[AIM OF THE EXERCISE] Repeat word for word the material from the line with "Regarding vertical position, which of" through the end of the material.

Spatial reasoning data based on images:
+ + + + +
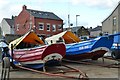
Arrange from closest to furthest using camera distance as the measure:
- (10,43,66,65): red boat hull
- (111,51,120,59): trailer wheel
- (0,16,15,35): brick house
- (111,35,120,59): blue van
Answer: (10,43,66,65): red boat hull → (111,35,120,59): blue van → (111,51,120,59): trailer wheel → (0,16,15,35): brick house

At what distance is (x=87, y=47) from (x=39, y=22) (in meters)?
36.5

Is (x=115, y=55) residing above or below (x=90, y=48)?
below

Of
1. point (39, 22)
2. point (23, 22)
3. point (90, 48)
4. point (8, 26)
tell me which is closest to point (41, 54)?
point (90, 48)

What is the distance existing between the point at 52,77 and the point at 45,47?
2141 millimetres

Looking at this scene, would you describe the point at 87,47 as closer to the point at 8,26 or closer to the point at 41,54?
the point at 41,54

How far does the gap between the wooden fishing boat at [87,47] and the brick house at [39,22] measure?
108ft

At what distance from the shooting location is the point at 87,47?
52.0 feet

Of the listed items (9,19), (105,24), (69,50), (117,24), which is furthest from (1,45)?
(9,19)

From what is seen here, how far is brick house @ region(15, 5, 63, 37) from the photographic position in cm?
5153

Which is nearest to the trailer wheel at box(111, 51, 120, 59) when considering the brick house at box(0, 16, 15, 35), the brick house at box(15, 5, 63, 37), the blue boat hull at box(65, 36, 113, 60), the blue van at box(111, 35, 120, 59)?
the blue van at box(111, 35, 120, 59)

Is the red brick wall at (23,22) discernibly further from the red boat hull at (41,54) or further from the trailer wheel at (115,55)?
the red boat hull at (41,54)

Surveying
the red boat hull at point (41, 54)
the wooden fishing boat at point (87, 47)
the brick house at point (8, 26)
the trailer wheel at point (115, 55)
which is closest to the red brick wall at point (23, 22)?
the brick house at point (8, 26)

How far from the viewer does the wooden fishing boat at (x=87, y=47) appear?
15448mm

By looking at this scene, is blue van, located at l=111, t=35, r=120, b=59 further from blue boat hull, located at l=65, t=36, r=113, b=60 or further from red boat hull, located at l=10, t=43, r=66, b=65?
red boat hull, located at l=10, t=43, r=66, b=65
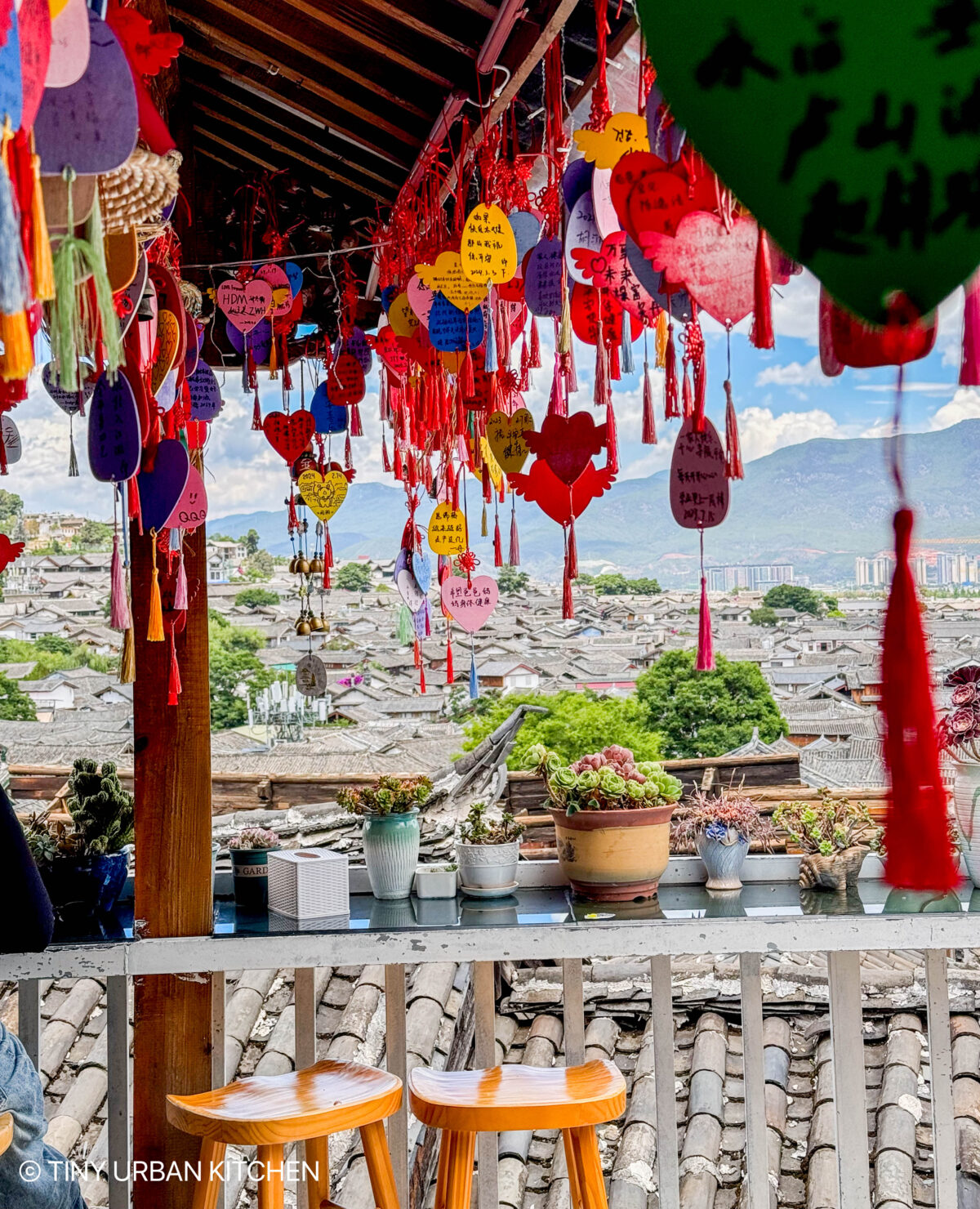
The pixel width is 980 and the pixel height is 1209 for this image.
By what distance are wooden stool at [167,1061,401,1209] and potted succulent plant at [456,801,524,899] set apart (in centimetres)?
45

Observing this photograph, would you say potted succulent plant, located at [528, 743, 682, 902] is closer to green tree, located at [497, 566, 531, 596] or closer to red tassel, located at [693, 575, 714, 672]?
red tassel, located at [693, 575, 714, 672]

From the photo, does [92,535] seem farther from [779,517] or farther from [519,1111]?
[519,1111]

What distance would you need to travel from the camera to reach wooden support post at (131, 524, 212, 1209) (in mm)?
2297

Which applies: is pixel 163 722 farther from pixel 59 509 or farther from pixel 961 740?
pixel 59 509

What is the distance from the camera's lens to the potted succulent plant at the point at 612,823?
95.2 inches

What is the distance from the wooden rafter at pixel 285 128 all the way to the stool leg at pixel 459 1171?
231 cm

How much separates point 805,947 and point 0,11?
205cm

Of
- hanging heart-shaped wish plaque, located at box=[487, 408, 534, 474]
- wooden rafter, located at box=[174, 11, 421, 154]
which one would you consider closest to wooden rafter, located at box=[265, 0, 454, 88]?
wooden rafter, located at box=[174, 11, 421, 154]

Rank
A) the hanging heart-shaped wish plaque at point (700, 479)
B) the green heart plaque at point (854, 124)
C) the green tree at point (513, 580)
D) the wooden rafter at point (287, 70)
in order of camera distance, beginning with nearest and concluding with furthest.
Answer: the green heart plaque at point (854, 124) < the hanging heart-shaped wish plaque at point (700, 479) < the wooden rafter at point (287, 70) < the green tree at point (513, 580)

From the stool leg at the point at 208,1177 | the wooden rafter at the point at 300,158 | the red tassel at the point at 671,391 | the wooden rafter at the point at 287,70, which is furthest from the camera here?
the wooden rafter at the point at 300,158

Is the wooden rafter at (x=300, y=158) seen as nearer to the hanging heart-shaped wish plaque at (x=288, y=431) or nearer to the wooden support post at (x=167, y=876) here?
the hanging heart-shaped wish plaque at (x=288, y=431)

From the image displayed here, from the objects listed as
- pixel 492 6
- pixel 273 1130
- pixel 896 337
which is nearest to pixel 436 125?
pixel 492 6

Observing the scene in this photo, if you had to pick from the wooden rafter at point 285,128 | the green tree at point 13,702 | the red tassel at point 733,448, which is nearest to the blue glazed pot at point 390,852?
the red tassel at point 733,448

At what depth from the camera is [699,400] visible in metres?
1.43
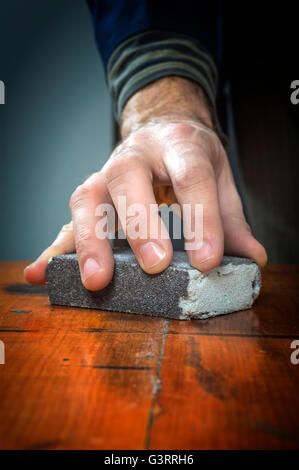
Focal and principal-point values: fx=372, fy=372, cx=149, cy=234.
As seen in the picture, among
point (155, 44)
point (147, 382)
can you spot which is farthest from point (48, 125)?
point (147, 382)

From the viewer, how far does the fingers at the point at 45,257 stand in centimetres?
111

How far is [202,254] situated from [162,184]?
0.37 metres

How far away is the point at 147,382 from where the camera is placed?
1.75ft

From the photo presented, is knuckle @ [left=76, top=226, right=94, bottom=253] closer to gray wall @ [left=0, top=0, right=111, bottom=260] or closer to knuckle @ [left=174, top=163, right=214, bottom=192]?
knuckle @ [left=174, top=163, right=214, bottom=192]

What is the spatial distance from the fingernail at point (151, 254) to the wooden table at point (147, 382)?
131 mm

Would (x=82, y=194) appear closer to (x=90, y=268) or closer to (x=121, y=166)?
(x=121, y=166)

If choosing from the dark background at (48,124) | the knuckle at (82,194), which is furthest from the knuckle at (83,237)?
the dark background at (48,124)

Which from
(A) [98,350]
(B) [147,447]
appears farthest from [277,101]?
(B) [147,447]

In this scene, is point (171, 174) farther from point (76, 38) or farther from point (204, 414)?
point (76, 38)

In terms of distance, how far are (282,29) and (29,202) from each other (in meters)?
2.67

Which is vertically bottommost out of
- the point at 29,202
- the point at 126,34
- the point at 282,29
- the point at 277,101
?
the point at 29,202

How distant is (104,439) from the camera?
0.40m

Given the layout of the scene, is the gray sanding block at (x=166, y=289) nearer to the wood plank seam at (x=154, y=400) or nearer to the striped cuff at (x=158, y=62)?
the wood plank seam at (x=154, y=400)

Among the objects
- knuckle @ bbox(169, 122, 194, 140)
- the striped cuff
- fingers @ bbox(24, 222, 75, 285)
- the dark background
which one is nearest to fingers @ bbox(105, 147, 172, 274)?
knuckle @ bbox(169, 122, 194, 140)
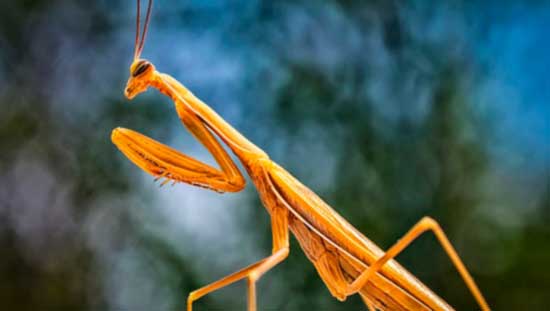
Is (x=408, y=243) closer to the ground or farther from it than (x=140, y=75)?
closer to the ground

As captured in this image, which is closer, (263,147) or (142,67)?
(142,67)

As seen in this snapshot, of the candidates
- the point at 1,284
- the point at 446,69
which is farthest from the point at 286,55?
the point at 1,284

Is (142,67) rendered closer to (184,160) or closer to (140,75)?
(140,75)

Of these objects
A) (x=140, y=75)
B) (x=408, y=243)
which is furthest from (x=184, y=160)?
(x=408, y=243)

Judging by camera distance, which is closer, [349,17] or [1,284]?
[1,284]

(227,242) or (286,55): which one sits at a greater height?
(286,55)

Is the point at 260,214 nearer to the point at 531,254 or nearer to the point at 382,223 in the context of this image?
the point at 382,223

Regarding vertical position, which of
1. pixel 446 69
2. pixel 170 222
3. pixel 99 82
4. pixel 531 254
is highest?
+ + + + +
[ANSWER TO THE EXERCISE]
Regarding vertical position, which of
1. pixel 446 69
2. pixel 170 222
3. pixel 99 82
4. pixel 531 254
is highest?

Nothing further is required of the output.